Groundhog Day For The Bond Market
This past Friday was Groundhog Day, and Punxsutawney Phil did not see his shadow, which means early spring rather than six more weeks of winter. However, his success rate is apparently only 40%.
Still, that’s better than a baseball player, where a 30% success rate puts you in the All-Star game. After the release of the January Employment Situation report, it must have felt like Groundhog Day for the U.S. Treasury (UST) market.
What exactly do I mean by my last statement? Well, a year ago, the money and bond markets were anticipating an imminent recession and counting on weakening labor market data to do the job for it (no pun intended). Heading into 2024, a similar narrative has been adopted, with expected softening in the jobs data leading the way to either a recession or a very sluggish growth setting, at a minimum. It’s only one month into the new year, but you get the feeling it could be happening all over again.
Once again, I want to reiterate that we only have one month’s worth of data for 2024, and the January jobs report did contain revisions to both the household and establishment surveys. Sometimes, these annual revisions can make comparisons a little murky. However, there is one area where these revisions occurred that does bear closer scrutiny: job growth.
U.S. Total Nonfarm Payrolls—3-Month Moving Average
Specifically, I am referring to the adjustments to total nonfarm payrolls, where comparisons can be made to what was originally reported versus the “new” numbers. Heading into the January release, there had been some conjecture that the annual revisions could potentially reveal a slower pace of new job creation. Taking a look at the final six months of 2023, just the opposite occurred. The average monthly gain in payrolls was revised up by 27,000.
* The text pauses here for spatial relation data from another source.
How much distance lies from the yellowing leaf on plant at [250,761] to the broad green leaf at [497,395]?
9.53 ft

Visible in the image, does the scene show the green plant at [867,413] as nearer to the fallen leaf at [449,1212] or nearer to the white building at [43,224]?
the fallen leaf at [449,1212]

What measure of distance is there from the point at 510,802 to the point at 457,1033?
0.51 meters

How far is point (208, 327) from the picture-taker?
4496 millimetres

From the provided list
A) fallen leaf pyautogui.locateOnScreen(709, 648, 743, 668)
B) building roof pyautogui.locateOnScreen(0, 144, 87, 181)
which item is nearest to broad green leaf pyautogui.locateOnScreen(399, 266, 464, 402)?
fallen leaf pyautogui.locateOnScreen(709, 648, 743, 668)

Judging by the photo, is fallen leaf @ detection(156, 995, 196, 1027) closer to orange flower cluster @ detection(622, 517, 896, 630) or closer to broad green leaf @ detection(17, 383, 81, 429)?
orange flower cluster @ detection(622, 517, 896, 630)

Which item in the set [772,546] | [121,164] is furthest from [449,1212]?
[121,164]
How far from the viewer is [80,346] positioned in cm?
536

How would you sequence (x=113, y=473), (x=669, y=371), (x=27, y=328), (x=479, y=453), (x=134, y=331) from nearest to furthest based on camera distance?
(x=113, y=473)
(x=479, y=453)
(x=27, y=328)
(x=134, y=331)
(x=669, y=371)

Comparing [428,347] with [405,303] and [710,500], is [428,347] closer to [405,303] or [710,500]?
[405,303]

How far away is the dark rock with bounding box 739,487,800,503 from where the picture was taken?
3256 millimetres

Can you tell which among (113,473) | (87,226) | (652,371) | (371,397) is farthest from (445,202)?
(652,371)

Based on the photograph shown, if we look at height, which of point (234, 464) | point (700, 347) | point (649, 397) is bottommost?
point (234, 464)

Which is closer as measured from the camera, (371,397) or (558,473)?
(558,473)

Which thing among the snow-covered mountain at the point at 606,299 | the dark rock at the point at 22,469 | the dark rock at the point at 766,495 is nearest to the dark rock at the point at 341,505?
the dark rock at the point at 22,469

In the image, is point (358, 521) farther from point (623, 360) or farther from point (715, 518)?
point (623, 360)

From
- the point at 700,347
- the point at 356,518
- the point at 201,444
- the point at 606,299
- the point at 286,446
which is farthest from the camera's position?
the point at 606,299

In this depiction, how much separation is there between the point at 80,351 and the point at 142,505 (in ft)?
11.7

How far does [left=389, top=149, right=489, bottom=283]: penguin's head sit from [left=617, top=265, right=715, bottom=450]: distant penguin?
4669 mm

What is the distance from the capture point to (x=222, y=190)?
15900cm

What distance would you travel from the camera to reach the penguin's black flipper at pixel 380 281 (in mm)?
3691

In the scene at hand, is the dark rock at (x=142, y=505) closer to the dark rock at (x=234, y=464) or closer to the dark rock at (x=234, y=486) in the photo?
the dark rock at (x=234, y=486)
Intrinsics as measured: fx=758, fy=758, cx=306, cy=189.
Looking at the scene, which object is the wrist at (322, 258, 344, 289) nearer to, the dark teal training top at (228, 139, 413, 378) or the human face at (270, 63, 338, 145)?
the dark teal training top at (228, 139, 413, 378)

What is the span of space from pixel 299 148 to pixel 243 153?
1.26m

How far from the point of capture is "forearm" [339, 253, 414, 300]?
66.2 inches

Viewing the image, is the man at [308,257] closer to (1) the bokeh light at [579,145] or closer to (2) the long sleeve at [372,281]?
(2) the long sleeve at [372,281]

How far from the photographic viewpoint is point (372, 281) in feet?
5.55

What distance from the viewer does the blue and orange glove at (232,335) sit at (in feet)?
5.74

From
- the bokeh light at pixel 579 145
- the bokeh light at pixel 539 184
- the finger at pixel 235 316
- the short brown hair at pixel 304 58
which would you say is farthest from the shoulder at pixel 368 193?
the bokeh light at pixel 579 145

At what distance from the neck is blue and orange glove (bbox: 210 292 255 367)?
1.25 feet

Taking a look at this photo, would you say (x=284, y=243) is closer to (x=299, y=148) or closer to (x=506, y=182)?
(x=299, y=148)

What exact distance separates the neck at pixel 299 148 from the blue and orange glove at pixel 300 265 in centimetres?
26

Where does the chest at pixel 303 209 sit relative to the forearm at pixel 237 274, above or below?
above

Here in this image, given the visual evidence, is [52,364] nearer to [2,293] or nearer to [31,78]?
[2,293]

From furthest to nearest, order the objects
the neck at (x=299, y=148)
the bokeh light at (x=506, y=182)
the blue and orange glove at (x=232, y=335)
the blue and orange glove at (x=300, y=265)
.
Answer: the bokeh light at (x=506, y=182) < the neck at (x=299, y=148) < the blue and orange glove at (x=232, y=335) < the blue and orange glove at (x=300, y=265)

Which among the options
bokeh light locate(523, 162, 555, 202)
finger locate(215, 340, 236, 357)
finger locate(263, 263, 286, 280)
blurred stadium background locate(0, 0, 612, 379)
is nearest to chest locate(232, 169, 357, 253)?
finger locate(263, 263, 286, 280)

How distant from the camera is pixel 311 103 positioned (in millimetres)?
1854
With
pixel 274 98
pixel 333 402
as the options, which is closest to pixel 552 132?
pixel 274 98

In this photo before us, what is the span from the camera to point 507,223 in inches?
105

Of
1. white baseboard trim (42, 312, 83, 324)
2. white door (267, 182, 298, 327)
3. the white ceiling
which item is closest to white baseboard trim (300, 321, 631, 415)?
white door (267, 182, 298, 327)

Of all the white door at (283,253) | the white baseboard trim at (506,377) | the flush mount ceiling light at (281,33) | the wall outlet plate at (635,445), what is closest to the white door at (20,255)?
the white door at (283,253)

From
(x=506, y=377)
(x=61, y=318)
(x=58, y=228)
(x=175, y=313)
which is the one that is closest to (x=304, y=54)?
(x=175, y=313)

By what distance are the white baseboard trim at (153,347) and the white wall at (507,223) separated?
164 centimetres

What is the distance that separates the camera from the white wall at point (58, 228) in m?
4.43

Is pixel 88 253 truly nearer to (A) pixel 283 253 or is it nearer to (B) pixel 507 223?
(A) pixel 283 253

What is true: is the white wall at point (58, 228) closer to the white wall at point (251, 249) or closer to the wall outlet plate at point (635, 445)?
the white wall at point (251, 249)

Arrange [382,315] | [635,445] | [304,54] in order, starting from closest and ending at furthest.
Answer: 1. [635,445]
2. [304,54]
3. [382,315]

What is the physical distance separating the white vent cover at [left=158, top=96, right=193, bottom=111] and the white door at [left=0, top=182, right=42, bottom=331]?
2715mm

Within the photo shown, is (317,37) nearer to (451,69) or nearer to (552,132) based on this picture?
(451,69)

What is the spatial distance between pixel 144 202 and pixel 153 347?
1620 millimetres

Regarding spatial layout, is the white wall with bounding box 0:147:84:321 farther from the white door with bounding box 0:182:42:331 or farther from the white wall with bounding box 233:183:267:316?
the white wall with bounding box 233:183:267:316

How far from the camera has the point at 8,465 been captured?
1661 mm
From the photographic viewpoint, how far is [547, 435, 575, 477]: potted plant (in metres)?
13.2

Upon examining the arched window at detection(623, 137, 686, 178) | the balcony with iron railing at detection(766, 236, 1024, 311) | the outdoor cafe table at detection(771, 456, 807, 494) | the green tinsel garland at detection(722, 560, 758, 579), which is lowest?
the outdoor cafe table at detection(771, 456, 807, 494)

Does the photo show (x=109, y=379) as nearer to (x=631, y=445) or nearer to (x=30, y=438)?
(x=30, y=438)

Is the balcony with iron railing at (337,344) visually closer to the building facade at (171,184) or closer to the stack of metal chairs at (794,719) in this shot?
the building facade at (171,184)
But, what I really wanted to call your attention to was what transpired in the final three months of last year, using the three-month moving average as our guide. Typically, using the three-month moving average gauge, you can smooth out any monthly volatility and theoretically get a more accurate picture of ongoing trends. As you can see in the above bar chart, the pace of new job creation post-revisions is now noticeably above the original levels. For December, the difference is rather striking as the increase now is pegged at +227,000, or more than 60,000 above the original tally of +165,000. This is a potentially important development because it shows how the momentum in job growth was picking up steam to end 2023, rather than just holding status quo as was first reported. In addition, it looks as if this momentum was carried into the first month of the new year as the three-month moving average for January rose by over 60,000 again to +289,000.
Conclusion
Once again, it is still early, and I don’t want to get overly excited about one month’s worth of data. However, these are the results both the UST market and the Fed are now presented with. At a minimum, it seems reasonable to conclude that this jobs report, at least at this time, will more than likely confirm Powell’s “base case” of no rate cut in March.